[START Extracted text]

Sizing up Baker, Gonzalez on T, energy, environment

Forum highlighted sharp differences in approach, philosophy

GOV. CHARLIE BAKER and his Democratic challenger Jay Gonzalez have a lot in common. Baker grew up in Needham and Gonzalez lives there now. Both ran health insurance companies and also took turns heading up the state’s Executive Office for Administration and Finance – Gonzalez under former governor Deval Patrick and Baker under former governor William Weld.

But at a forum Thursday at the Museum of Science sponsored by a number of environmental organizations, it was the differences between the two candidates that were on full display, in part because of the format. The candidates appeared separately and answered the same questions they received ahead of time. The result was an informative discussion that highlighted how Baker and Gonzalez approach issues from very different perspectives.

Baker has the mindset of a manager. His focus is on how to fix problems, and he gravitates toward the nitty gritty of policy-making. As a Republican, he is very cautious about raising taxes and doesn’t believe that government programs are the answer to every problem.

[END Extracted text]

- Work to complete
a. Repeat the stretch of the article on Baker and Gonzalez from "GOV. CHARLIE BAKER" through "very different perspectives.".
b. In the article on Baker and Gonzalez, under which former governor did Gonzalez head the state's Executive Office for Administration and Finance?
Answer using only the article on Baker and Gonzalez.

[START Material provided]

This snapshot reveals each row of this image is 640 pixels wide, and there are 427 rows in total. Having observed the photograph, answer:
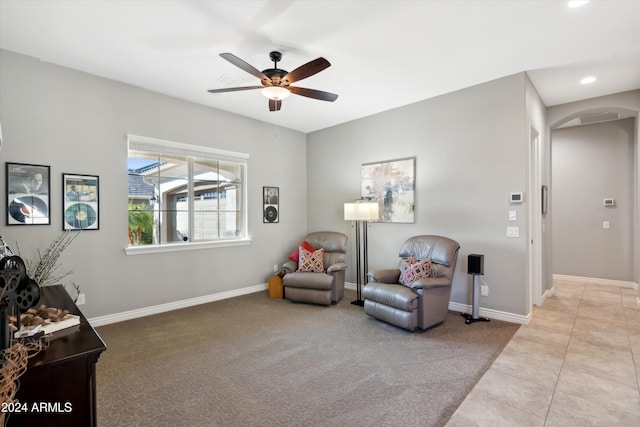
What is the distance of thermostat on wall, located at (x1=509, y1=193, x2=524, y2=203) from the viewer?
141 inches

[END Material provided]

- Answers to the tasks
a.
GOV. CHARLIE BAKER and his Democratic challenger Jay Gonzalez have a lot in common. Baker grew up in Needham and Gonzalez lives there now. Both ran health insurance companies and also took turns heading up the state’s Executive Office for Administration and Finance – Gonzalez under former governor Deval Patrick and Baker under former governor William Weld.

But at a forum Thursday at the Museum of Science sponsored by a number of environmental organizations, it was the differences between the two candidates that were on full display, in part because of the format. The candidates appeared separately and answered the same questions they received ahead of time. The result was an informative discussion that highlighted how Baker and Gonzalez approach issues from very different perspectives.

b. Deval Patrick